PvP instincts: I still have a few of them. I’m glad they’re serving me so well whenever it’s important, like in BRD when I’m the same faction, not so much in Sholazar when I’m fishing and get my tail handed to me by a paladin because I was flagged flying over Wintergrasp.

It turned out I was missing something completely obvious – a door I had to go through at the beginning. I’d tried other doors and found them locked. So I’m not sure if this was a door that required a key he had, and I didn’t, or if I had just missed it completely but I suspect the latter.

The pug went really well. The people knew their way through the twisting maze of BRD, and now my troll mage is the only character who actually has that achievement because goodness knows I’ve never found my way to the end on my own. I love leveling Frost, incidentally. I love my permanent water elemental. And oh, my gosh, Troll racials ARE overpowered. Berserking is just like Icy Veins, well without the pushback reduction, but who cares? I had Icy Veins from level one. And now I have a second icy veins. I macroed that to frostbolt with unabashed glee and never looked back.

It’s a strange feeling playing as the other faction when you’re used to being one almost exclusively. I feel the whole timeĀ  like someone infiltrating a secret society they’re not supposed to be a part of. At any moment, the members of the pug I am in may turn to me and say, “Hang on. You LOOK Horde-like but you aren’t really, are you? You’re really Alliance.” And they tug on my troll tusks and my head pops off to reveal (of course) Draenei horns. But they don’t, and all the pugs I’ve run over there have actually been quite nice for the most part. I’m also leveling a Tauren druid slowly. Notice a trend – my two main Alliance characters, a druid and a mage. My characters Hordeside? A mage, and a druid. Because I need an intervention, I may actually do some pug healing with the druid as she comes of age.

That ought to prove interesting. You see, if Vidyala is the spoiled “born with a silver shield strapped to her back” kind of healer, my Horde characters are the complete opposite. My druid is wearing pants, and some dodgy leather vest she ripped from an animal’s carcass, carrying a wooden stick, and precious little else. She has no heirlooms. She does have bags thanks to a friend I have who traded me some money (He gave my Horde characters gold, I gave the same amount to his Alliance characters, as each of our fortunes resided in different places). So she has Netherweave bags, an unaccustomed luxury. I could spend some money to buy her a few greens, but I’m actually interested to see how leveling a character goes without any of these special perks. They say that precious few people who play trial WoW stick with it. As I’m clubbing swoops to death in Mulgore with my wooden cane because I’m OOM, I feel I’m plumbing the depths of exactly why that might be.

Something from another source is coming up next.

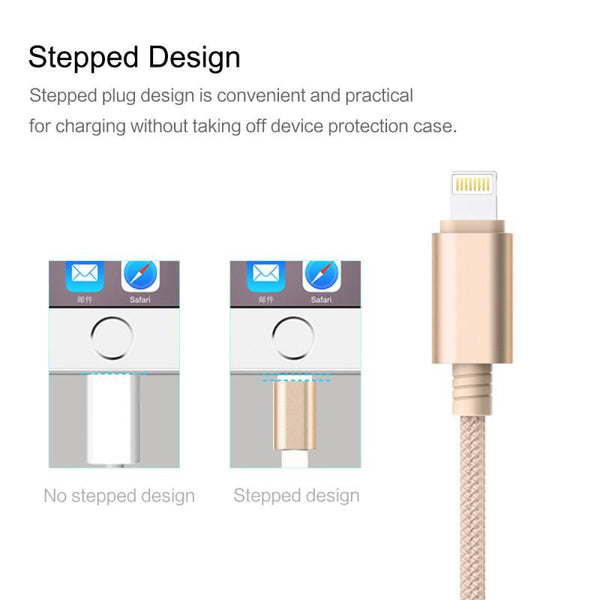 New Micro USB 3 IN 1 Deluxe USB Cable for iPhone 6 7 Android with Mobile Phone Data Sync at 1.2M Length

Yet somehow, I keep coming back to roll alts and relax, try out the other faction, try out pally healing when half the world says “go ret noob.” Endyme over at (Un)holy Randomness wrote some thoughts about things that drive people to need stress-relief in their game, and coping mechanisms. I know that I definitely turn to alts as a means of stress-relief or just for a quiet place. Although I may be doing that a bit less since I read this post by Gnomeageddon about how WoW is no better than a holiday. In brief; you may go on holiday but your problems are still there when you get back and it’s not always as relaxing as it may seem. I need to remember that.

And the post title is because Ophelie didn’t know my name but she was kind enough to link to me anyhow. And now I need to go through her post and meet many more great paladin bloggers because they all sound fantastic, and I am a mere imposter in their midst. Druid by day? With a side of mage? I also updated my blogroll. I’ve been adding lots of people to it on my Google reader but never updating it here. And yes, please do call me Vid, or Vidyala, it’s all good. I choose all my character names and ensure they are easy to shorten after my first character was named “Lafaera.” It’s not a bad name, but what do you call her? Most people opted for Laf, though I tried to encourage Faera, it was a pain.

Don’t even get me started about the pugger who called me “Laffy Taffy.” There’s a good reason she got a race change and a new name in the process.